Tak Banyak Yang Tahu Ternyata Ketua KPK Sering Menulis Sendiri Konsep Sambutannya dan Membuat Puisi

Ketua KPK RI, Komjen Pol Drs. H. Firli Bahuri, M.Si.

Budaya Literasi Yang Rendah

Ia mengatakan perkembangan zaman dan kemajuan teknologi tentu tidak dapat dilawan, namun kita dapat menyelaraskannya dengan nilai-nilai atau budaya seperti membaca dan menulis melalui cara yang berbeda.

“Rendahnya budaya literasi di Indonesia khsususnya pada generasi zaman “now”, tentu telah menjadi tantangan tersendiri yang perlu kita sikapi bersama, segenap elemen bangsa,” ucap Firli.

Namun, kata dia, tidak ada kata terlambat bagi kita untuk membiasakan diri membaca atau menulis.
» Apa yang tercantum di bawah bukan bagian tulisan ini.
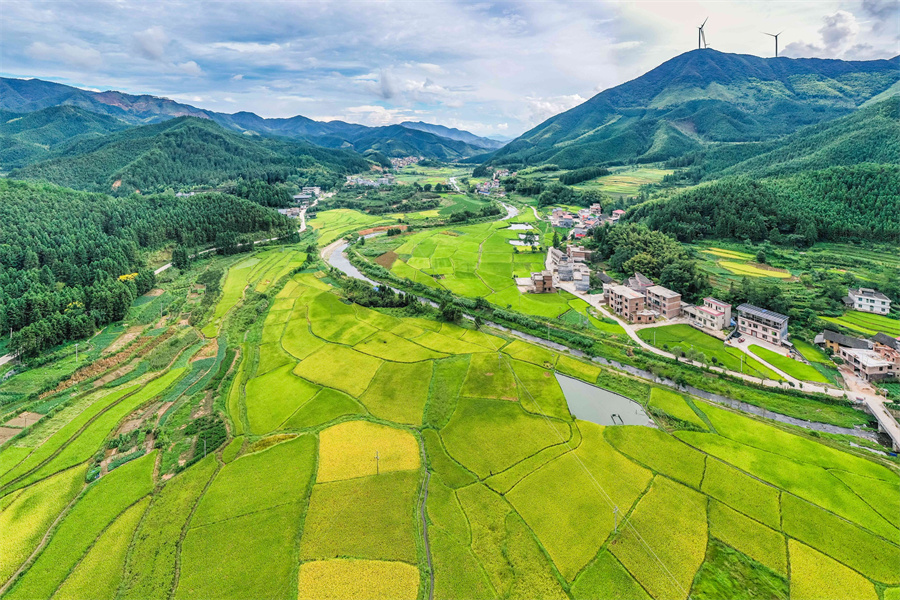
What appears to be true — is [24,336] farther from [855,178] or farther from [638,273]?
[855,178]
Dengan membaca, kita dapat meningkatkan pengetahuan setelah meresapi, menganalisa, dan menginterpretasi esensi buku tersebut.

Oleh karena itu, kata dia, begitu pentingnya kita membiasakan diri dan anak-anak kita untuk membaca atau menulis dari sejak dini karena masa depan suatu bangsa tergantung kepada karakter generasi muda yang saat ini sangat rentan terpengaruh sisi negatif, dari pesatnya perkembangan zaman dan teknologi.

“Mengenalkan manfaat buku kepada mereka, Insya Allah dapat menjadi filter untuk menyaring berbagai macam informasi yang masuk kepada generasi muda kita agar tidak kehilangan arah dalam membentuk karakter calon penerus masa depan bangsa,” kata dia.

Ia pun sependapat dengan Esther Meynell, penulis kelahiran Leeds Inggris tahun 1878, bahwasanya buku bagi seorang anak yang membaca, lebih dari sekadar buku tetapi merupakan impian sekaligus pengetahuan dan masa depan sekaligus masa silam.

“Semangat membaca dan menulis diharapkan mampu meningkatkan akselerasi dan gelora elemen-elemen bangsa untuk mempercepat tujuan didirikannya negara Indonesia, diantaranya memajukan kesejahteraan umum dan mencerdaskan kehidupan bangsa, sesuai amanat pembukaan UUD 1945,” tuturnya.